Fixed-width Floating-Point Numbers in C/C++

Asked 26/8, 2009 at 0:55 Answered 20/9, 2023 at 10:18

int is usually 32 bits, but in the standard, int is not guaranteed to have a constant width. So if we want a 32 bit int we include stdint.h and use int32_t.

Is there an equivalent for this for floats? I realize it's a bit more complicated with floats since they aren't stored in a homogeneous fashion, i.e. sign, exponent, significand. I just want a double that is guaranteed to be stored in 64 bits with 1 sign bit, 10 bit exponent, and 52/53 bit significand (depending on whether you count the hidden bit).

Kwok answered 26/8, 2009 at 0:55 Comment(9)

Typically the number of bits for an int is needed because it is encoding some sort of object flags. Why do you need assurances on the precision of your floats? In most cases I've seen people tend to overstate the importance of the sizes of random variables. Often you'd be better off using the machine's default word size than trying to squeeze out 3 bytes of memory or arbitrarily using 32 bit values. – Tello 26/8, 2009 at 1:9

@Andrew-Khosravian I'm writing a scripting language, and I'd like to be able to make type-size guarantees to my users. That makes code written in my scripting language more portable. – Kwok 26/8, 2009 at 1:35

Portability is fine, but you need to draw the line somewhere - after all, you're probably not expecting your scripting language to run on a PDP-11. Very few platforms do not support IEEE 754, and if that is supported, then it is a reasonable assumption that double is indeed 64 bits (since it's a double-precision floating point value) - and on the off chance that it is not, build in a sanity check so users can report it and you can handle that platform separately. If the platform doesn't support IEEE 754, you're not going to get that representation anyway unless you implement it yourself. – Barracks 26/8, 2009 at 2:50

int is guaranteed to be at least 16 bits, and long int at least 32 bits (although it's actually defined in terms of the range of values representable) - so if you want a variable that can store any integer from -2147483647 to 2147483647, long int is fine. – Afrikah 26/8, 2009 at 7:16

@Afrikah And if I want a variable that can store exactly 32 bits cross-platform? int32_t. – Kwok 26/8, 2009 at 15:53

@Michael Madsen I'm probably going to end up using the builtin double and handling problems when I come to them as you suggest. But I can't accept comments, only answers... – Kwok 26/8, 2009 at 15:55

I'll copy the comment into my answer, and answer your C++ question as well. – Barracks 26/8, 2009 at 16:54

Imagist: Sure, but if you're using it to provide a data type to your scripting language then there's not much practical difference (remembering that signed integer overflow, even in an int32_t, is undefined behaviour - so "exactly 32 bits" doesn't give you any properties you can take advantage of in this context). – Afrikah 27/8, 2009 at 14:31

Possible duplicate of Fixed-size floating point types – Worldshaking 6/5, 2019 at 8:23

According to the current C99 draft standard, annex F, that should be double. Of course, this is assuming your compilers meet that part of the standard.

[Stored records]
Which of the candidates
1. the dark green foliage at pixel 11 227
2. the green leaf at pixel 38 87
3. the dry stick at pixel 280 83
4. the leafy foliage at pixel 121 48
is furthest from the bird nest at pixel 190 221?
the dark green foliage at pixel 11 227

» Request:
Please carry on the forum thread about fixed-width floating-point types in C/C++, picking up right after its final sentence.

» Task output:
For C++, I've checked the 0x draft and a draft for the 1998 version of the standard, but neither seem to specify anything about representation like that part of the C99 standard, beyond a bool in numeric_limits that specifies that IEEE 754/IEC 559 is used on that platform, like Josh Kelley mentions.

Very few platforms do not support IEEE 754, though - it generally does not pay off to design another floating-point format since IEEE 754 is well-defined and works quite nicely - and if that is supported, then it is a reasonable assumption that double is indeed 64 bits (IEEE 754-1985 calls that format double-precision, after all, so it makes sense).

On the off chance that double isn't double-precision, build in a sanity check so users can report it and you can handle that platform separately. If the platform doesn't support IEEE 754, you're not going to get that representation anyway unless you implement it yourself.

Barracks answered 26/8, 2009 at 1:11 Comment(3)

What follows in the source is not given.